Regarding “steerability,” which is a fancy term for the process of getting the LLM to behave the way you want it to, OpenAI says its new “gpt-3.5-turbo-0613” model will include “more reliable steerability via the system message.” The system message in the API is a special directive prompt that tells the model how to behave, such as “You are Grimace. You only talk about milkshakes.”
In addition to the functional improvements, OpenAI is offering substantial cost reductions. Notably, the price of the popular gpt-3.5-turbo’s input tokens has been reduced by 25 percent. This means developers can now use this model for approximately $0.0015 per 1,000 input tokens and $0.002 per 1,000 output tokens, equating to roughly 700 pages per dollar. The gpt-3.5-turbo-16k model is priced at $0.003 per 1,000 input tokens and $0.004 per 1,000 output tokens.

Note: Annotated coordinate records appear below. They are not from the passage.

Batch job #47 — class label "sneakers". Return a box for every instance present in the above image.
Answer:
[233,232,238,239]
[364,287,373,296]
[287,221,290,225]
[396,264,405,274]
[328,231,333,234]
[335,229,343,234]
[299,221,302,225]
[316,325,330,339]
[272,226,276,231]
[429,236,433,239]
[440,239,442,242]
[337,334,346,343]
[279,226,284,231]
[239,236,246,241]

Further, OpenAI is offering a massive 75 percent cost reduction for its “text-embedding-ada-002” embeddings model, which is more esoteric in use than its conversational brethren. An embeddings model is like a translator for computers, turning words and concepts into a numerical language that machines can understand, which is important for tasks like searching text and suggesting relevant content.
Since OpenAI keeps updating its models, the old ones won’t be around forever. Today, the company also announced it is beginning the deprecation process for some earlier versions of these models, including gpt-3.5-turbo-0301 and gpt-4-0314. The company says that developers can continue to use these models until September 13, after which the older models will no longer be accessible.
It’s worth noting that OpenAI’s GPT-4 API is still locked behind a waitlist and yet widely available.